Welcome Back (Your dreams were your ticket out)

Thursday, November 24, 2005

Happy Thanksgiving Cont'd


Endangered?

Forget the rapidly diminishing oil supply and the rising prices of heating this winter, a true national crisis is upon us: there is a looming cranberry shortage. Sure, we're in good shape for Thanksgiving, but the outlook darkens considerably over the six weeks between Turkey Day and Christmas, when 25% of our nation's cranberries are consumed. And as Jared Diamond has shown us, when a population starts running low on a resource they inevitably begin exploiting it in a more ruthless fashion.

We must defend our valuable bogs from overuse, lest cranberries become hunted to extinction (like the poor, benighted mincemeat tree). Sure, we can't fuel our automobiles and aircraft with cranberries (yet), but if the cranberry supply is exhausted we will have no foodstuff whose sauce so perfectly retains the shape of its container (unless you count catfood, and I'm not that short on money (yet)). So conserve your cranberries people, winter's comin'.

Wednesday, November 23, 2005

Happy Thanksgiving

Turkey pardoning commentary from the New York Daily News:

"In an act of clemency Guantanamo prisoners can only dream of, Dubya yesterday freed two gobblers [Marshmallow & Yam] from the food chain and sent them off to Disneyland. . . . The President peered into Marshmallow's eyes and stroked the bird's fluffy white feathers with a tenderness usually reserved for members of the Saudi royal family."

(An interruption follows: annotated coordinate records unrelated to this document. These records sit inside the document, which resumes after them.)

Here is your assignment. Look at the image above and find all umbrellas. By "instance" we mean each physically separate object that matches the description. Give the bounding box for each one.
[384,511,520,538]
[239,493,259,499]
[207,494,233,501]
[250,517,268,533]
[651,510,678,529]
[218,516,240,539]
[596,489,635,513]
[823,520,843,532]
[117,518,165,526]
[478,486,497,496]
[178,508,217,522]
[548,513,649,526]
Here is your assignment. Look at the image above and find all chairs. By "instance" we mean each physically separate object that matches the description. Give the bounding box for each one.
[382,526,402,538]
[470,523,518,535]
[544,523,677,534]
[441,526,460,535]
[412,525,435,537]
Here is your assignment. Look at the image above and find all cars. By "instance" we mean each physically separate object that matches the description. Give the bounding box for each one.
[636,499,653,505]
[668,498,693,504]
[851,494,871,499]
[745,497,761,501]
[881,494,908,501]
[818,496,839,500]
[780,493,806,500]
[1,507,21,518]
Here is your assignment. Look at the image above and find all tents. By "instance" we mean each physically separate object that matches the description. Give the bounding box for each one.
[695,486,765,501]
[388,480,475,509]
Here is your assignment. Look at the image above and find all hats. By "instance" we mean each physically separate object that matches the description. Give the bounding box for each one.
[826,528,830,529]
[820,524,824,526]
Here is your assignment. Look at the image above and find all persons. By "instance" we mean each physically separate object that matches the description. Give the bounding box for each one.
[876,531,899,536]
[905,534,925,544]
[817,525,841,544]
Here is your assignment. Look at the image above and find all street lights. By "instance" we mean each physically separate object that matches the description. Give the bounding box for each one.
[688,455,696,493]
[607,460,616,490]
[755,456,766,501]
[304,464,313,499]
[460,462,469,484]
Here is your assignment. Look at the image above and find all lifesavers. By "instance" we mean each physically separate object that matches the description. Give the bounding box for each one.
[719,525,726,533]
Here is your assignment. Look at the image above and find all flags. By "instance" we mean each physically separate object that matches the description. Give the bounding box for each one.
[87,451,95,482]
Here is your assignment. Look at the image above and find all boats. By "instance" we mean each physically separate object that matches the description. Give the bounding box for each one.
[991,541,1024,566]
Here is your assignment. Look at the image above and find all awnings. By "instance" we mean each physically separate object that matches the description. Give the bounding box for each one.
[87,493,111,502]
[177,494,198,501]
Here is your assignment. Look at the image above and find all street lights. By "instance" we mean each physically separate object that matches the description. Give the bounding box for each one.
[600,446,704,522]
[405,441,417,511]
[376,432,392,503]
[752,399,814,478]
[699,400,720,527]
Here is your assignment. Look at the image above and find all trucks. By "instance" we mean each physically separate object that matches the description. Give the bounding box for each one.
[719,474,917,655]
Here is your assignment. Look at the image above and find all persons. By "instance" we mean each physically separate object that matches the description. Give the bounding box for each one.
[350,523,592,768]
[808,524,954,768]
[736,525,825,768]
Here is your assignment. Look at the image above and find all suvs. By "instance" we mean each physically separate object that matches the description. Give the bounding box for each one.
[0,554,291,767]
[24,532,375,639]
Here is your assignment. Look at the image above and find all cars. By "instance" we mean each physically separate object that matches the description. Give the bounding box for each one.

My personal vote for the annual turkey naming was Krauthammer & Hitchens, but apparently that doesn't have the zing of Marshmallow & Yam. Also, if you have a spare moment this weekend between regular tryptophan ingurgitations and the Lions-Falcons game, you might check out this edifying article.

Tuesday, November 15, 2005

Most Valuable Pujols


Thank you, Jesus, for letting me hit that curveball 500 ft.

Big ups to Albert Pujols, 26-year-old Cardinals phenom and 2005's National League MVP. As anyone who saw him take Brad Lidge deep in Game 6 of the ALDS knows, Pujols is a beast at the plate. Sadly, this award reveals to the non-St. Louis audience that his skills as an orator are positively, well, Bushesque. When asked to comment on the new steroids restrictions passed yesterday, he had this to say:

"I think that if you get caught the third time, I mean that's real bad, you should get abandoned from the game. You shouldn't be able to be caught the third time because after the first time, if you don't learn from that, from 50 games that you sit down without getting paid, that's pretty bad."

Stick with first-base, kid.

Tuesday, November 01, 2005

October 2004

Lately I've been getting most of my political news from NPR while driving around in Manhattan traffic. Between the taxis and "Scooter", it's a wonder that I have a shred of sanity left. I was pretty mellow about the recent exposure of governmental malfeasence, even the non-indictment of Official A (aka Karl Rove). It doesn't surprise me that the Bushies are stonewalling and being as obtuse as ever.

But then I read the editorial by the always insightful E.J. Dionne, Jr. in this morning's Washington Post. He astutely points out that, because of administration prevarication and the foot dragging of journalists, the indictments were handed down in October 2005 instead of October 2004. October 2004, you may remember, was during the presidential election. So, if you're keeping count, by obstructing a federal prosecutor, the Bushies avoided an indictment in the White House one month before the vote. Without obstruction, John Kerry is president. They truly are evil geniuses (and geniuses who, if they can just stall until Christmas 2008, will never need to find out what a prison cot feels like). As Dionne puts it: "Has anyone noticed that the coverup worked?"

If they didn't have video of the baby panda taking its first steps on the same homepage, there might have been violence.